Generate Text Using Autoencoders

This example uses:

This example shows how to generate text data using autoencoders.

An autoencoder is a type of deep learning network that is trained to replicate its input. An autoencoder consists of two smaller networks: and encoder and a decoder. The encoder maps the input data to a feature vector in some latent space. The decoder reconstructs data using vectors in this latent space.

The training process is unsupervised. In other words, the model does not require labeled data. To generate text, you can use the decoder to reconstruct text from arbitrary input.

This example trains an autoencoder to generate text. The encoder uses a word embedding and an LSTM operation to map the input text into latent vectors. The decoder uses an LSTM operation and the same embedding to reconstruct the text from the latent vectors.

Load Data

The file sonnets.txt contains all of Shakespeare's sonnets in a single text file.

Read the Shakespeare's Sonnets data from the file "sonnets.txt".

filename = "sonnets.txt";
textData = fileread(filename);

The sonnets are indented by two whitespace characters. Remove the indentations using replace and split the text into separate lines using the split function. Remove the header from the first nine elements and the short sonnet titles.
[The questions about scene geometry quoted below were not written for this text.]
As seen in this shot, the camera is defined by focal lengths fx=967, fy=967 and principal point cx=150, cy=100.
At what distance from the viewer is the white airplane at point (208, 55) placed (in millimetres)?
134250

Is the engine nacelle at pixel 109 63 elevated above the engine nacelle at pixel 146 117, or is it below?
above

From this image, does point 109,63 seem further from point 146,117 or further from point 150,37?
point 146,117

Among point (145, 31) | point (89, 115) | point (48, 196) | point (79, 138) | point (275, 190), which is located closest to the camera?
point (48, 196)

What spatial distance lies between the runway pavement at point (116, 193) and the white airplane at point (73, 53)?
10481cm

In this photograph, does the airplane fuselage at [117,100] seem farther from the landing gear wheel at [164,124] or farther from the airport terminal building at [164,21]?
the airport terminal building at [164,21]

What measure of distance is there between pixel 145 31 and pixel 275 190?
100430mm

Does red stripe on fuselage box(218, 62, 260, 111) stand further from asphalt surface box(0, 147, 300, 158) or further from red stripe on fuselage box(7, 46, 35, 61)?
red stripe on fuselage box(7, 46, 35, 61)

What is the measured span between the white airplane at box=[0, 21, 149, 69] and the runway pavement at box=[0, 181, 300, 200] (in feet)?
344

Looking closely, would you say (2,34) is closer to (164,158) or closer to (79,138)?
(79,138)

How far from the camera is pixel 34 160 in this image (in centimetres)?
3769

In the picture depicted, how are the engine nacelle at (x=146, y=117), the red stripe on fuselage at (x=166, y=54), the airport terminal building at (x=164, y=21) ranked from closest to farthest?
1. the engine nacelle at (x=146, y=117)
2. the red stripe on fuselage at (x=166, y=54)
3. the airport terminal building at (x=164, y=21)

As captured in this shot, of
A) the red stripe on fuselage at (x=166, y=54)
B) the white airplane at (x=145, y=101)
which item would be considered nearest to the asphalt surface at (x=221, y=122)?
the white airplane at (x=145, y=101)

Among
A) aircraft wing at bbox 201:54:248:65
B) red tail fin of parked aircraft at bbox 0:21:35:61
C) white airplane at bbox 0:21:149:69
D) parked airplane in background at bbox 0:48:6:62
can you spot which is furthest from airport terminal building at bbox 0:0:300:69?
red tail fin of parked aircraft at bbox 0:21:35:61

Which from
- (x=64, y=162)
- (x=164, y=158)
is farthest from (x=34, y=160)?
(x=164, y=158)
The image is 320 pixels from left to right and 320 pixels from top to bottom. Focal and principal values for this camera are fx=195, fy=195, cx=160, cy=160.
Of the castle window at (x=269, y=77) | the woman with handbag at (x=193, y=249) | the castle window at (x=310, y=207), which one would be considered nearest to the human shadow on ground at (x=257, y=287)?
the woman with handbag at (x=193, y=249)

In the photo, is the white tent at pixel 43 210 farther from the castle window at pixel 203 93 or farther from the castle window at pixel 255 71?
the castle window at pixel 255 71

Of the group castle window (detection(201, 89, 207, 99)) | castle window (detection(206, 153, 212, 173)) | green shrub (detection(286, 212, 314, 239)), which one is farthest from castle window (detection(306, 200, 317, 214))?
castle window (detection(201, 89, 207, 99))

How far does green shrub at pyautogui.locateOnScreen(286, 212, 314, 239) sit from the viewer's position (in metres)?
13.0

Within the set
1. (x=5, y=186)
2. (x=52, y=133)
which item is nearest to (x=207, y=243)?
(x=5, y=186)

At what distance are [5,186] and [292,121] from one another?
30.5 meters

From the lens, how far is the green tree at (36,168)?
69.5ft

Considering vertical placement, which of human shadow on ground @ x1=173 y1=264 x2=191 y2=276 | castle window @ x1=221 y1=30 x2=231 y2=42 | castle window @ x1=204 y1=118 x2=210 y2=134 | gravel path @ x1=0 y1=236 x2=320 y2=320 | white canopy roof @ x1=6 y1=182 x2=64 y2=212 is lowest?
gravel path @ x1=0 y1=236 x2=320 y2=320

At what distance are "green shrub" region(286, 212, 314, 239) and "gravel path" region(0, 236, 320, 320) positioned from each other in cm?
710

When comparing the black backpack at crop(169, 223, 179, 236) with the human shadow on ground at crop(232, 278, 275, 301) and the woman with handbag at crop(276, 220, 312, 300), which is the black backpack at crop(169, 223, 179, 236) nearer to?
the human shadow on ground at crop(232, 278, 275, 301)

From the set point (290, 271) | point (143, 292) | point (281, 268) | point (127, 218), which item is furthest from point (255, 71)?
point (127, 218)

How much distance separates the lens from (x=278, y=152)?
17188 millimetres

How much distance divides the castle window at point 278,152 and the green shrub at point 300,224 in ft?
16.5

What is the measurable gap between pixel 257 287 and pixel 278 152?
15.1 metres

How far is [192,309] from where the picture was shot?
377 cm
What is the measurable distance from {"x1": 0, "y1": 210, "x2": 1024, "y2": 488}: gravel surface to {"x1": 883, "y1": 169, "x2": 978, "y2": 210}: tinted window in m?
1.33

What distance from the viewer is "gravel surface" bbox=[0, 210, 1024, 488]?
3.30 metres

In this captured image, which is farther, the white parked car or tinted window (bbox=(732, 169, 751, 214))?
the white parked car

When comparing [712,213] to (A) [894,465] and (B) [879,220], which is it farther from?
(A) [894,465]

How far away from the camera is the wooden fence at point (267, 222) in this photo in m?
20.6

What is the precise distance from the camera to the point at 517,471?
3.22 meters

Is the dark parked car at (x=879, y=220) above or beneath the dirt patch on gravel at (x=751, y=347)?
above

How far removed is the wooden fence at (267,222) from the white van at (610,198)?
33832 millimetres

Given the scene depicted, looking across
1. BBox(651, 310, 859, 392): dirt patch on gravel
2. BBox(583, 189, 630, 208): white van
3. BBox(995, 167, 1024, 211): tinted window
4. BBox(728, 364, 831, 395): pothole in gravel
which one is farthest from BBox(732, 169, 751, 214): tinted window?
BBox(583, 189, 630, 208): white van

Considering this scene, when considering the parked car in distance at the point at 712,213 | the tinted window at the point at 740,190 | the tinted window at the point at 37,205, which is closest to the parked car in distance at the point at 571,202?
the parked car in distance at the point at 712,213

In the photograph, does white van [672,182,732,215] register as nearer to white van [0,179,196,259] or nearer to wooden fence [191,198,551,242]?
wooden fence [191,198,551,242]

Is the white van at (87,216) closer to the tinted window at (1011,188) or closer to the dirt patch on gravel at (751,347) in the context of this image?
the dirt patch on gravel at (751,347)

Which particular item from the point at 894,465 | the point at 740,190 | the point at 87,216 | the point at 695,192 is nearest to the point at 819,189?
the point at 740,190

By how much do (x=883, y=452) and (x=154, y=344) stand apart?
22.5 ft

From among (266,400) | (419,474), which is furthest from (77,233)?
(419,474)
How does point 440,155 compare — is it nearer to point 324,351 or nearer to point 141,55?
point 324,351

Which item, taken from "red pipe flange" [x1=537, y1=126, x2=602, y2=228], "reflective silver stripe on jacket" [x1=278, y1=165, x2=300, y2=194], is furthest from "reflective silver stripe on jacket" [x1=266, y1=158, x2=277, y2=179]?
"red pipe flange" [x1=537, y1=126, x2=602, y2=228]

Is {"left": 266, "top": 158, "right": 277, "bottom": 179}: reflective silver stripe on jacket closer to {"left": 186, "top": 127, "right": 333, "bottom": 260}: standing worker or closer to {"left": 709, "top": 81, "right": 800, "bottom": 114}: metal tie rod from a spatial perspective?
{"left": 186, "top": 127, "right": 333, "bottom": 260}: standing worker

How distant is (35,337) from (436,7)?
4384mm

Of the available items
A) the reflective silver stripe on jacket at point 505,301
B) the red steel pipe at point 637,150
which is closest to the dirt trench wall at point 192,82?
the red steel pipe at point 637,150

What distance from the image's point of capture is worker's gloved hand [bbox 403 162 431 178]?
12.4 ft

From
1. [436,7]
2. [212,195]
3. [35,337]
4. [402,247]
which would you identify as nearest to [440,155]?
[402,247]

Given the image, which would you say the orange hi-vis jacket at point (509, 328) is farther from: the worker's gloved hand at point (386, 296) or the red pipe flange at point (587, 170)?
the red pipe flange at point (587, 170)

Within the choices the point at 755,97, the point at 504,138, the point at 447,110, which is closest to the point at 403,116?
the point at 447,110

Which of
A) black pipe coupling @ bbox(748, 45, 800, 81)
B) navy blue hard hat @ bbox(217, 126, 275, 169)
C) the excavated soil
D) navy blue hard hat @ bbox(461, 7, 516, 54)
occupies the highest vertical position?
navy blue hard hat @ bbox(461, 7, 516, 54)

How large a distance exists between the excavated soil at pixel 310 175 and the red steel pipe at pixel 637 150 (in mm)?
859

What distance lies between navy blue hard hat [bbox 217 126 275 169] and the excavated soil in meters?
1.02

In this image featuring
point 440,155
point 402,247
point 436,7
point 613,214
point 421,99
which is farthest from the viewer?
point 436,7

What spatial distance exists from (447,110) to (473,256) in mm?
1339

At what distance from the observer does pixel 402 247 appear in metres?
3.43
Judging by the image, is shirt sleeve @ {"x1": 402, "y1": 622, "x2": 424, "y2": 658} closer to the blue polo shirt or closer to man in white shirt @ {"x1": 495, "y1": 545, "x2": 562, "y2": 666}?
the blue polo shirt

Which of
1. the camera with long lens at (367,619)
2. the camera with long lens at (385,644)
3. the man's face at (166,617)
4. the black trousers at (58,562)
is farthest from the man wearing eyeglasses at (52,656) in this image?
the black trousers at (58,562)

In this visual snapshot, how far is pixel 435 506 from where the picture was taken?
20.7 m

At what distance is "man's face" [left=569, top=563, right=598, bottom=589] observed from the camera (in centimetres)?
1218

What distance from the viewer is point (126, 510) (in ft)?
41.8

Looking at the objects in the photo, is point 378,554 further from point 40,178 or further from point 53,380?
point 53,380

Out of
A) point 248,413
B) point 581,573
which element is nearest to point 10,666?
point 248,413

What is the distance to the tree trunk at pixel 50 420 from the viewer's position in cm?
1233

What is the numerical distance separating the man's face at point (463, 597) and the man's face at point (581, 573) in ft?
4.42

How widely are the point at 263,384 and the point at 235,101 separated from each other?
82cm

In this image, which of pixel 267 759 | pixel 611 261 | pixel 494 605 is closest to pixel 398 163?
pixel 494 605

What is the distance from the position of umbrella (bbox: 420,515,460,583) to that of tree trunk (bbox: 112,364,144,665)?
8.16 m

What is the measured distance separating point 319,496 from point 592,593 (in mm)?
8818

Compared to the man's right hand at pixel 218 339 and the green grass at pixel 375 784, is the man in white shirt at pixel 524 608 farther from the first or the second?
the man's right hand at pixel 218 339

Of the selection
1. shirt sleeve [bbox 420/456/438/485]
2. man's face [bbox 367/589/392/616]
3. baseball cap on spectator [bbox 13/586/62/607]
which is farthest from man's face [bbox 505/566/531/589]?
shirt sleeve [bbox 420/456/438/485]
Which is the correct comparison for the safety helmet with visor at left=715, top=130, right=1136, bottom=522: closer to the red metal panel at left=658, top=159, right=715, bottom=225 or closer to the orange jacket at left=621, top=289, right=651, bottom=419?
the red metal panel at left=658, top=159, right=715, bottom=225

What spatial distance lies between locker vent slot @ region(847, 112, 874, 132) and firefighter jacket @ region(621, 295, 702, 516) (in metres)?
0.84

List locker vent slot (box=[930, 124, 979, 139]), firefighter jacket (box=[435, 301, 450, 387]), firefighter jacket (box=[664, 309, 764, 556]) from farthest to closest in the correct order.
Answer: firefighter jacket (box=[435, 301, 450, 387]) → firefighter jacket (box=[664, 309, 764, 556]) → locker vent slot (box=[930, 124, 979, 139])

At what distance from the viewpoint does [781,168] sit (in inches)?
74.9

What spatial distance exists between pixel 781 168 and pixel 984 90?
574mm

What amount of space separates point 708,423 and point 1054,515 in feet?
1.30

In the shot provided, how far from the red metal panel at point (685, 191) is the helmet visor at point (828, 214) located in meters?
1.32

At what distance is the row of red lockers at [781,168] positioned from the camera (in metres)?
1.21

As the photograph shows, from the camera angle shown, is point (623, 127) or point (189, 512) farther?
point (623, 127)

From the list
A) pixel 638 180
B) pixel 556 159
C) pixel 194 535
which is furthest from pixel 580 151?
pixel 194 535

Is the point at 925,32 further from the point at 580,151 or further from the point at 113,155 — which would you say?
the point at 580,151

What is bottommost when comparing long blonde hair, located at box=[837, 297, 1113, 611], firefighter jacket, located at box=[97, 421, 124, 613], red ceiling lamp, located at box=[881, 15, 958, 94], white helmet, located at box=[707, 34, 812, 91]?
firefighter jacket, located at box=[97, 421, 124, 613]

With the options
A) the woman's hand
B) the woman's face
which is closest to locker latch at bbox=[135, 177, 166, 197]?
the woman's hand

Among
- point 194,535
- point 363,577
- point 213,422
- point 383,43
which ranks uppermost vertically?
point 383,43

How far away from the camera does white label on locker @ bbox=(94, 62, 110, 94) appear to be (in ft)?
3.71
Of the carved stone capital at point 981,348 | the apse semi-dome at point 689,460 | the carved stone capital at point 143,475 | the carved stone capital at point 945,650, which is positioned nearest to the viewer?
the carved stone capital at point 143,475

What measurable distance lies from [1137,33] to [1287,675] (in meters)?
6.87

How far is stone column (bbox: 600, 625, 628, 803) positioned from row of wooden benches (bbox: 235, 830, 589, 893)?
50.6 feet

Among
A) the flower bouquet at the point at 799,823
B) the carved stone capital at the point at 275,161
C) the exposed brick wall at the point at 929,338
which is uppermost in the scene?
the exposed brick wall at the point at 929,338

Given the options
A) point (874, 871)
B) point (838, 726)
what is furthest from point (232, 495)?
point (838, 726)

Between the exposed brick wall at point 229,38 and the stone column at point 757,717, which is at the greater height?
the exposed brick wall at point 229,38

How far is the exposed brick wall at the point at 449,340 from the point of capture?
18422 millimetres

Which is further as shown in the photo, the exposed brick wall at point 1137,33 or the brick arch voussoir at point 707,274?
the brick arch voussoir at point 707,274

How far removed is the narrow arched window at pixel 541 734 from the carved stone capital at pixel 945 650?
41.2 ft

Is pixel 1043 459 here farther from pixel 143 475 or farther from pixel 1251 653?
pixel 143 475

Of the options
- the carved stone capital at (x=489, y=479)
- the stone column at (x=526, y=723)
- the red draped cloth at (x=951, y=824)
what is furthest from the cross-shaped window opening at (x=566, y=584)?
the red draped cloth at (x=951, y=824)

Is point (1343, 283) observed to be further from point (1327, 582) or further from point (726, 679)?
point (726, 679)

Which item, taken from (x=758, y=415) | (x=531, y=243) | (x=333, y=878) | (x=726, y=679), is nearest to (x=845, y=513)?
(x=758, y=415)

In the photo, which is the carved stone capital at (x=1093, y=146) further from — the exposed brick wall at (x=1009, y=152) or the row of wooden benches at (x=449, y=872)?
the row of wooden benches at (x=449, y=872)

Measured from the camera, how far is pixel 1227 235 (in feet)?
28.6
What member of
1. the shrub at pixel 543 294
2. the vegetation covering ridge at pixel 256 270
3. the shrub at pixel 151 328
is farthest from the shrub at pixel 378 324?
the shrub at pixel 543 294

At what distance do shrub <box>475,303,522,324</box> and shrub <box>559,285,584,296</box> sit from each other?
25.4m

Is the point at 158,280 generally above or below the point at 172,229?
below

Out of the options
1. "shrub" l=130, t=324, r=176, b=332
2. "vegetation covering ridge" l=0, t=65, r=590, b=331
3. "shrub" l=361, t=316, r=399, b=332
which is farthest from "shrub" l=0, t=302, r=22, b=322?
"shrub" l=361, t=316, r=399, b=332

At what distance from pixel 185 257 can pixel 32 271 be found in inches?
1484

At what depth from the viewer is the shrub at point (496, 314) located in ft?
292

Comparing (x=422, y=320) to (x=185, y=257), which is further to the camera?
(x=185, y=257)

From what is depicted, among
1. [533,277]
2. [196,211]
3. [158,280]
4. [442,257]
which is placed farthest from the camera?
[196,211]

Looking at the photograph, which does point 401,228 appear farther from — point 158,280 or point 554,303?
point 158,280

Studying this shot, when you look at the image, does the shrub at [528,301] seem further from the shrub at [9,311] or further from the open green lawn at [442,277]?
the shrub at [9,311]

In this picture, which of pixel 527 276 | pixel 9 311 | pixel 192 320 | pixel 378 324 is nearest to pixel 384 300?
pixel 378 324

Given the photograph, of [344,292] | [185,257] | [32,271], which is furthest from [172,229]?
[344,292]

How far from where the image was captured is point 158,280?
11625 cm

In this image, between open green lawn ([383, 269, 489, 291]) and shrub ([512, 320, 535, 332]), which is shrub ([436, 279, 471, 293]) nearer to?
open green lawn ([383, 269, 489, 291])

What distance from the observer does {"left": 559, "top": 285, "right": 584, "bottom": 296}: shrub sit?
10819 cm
textData = replace(textData,"  ","");
textData = split(textData,newline);
textData(1:9) = [];
textData(strlength(textData)<5) = [];

Prepare Data

Create a function that tokenizes and preprocesses the text data. The function preprocessText, listed at the end of the example, performs these steps:

Prepends and appends each input string with the specified start and stop tokens, respectively.
Tokenize the text using tokenizedDocument.

Preprocess the text data and specify the start and stop tokens "<start>" and "<stop>", respectively.

startToken = "<start>";
stopToken = "<stop>";
documents = preprocessText(textData,startToken,stopToken);

Create a word encoding object from the tokenized documents.

enc = wordEncoding(documents);

When training a deep learning model, the input data must be a numeric array containing sequences of a fixed length. Because the documents have different lengths, you must pad the shorter sequences with a padding value.

Recreate the word encoding to also include a padding token and determine the index of that token.

paddingToken = "<pad>";
newVocabulary = [enc.Vocabulary paddingToken];
enc = wordEncoding(newVocabulary);
paddingIdx = word2ind(enc,paddingToken)

paddingIdx = 
3595

Initialize Model Parameters

Initialize the parameters for the following model.

Here, $T$ is the sequence length, $x_{1}, \dots, x_{T}$ is the input sequence of word indices, and $y_{1}, \dots, y_{T}$ is the reconstructed sequence.

The encoder maps sequences of word indices to a latent vector by converting the input to sequences of word vectors using an embedding, inputting the word vector sequences into an LSTM operation, and applying a fully connected operation to the last time step of the LSTM output. The decoder reconstructs the input using an LSTM initialized the encoder output. For each time step, the decoder predicts the next time step and uses the output for the next time-step predictions. Both the encoder and the decoder use the same embedding.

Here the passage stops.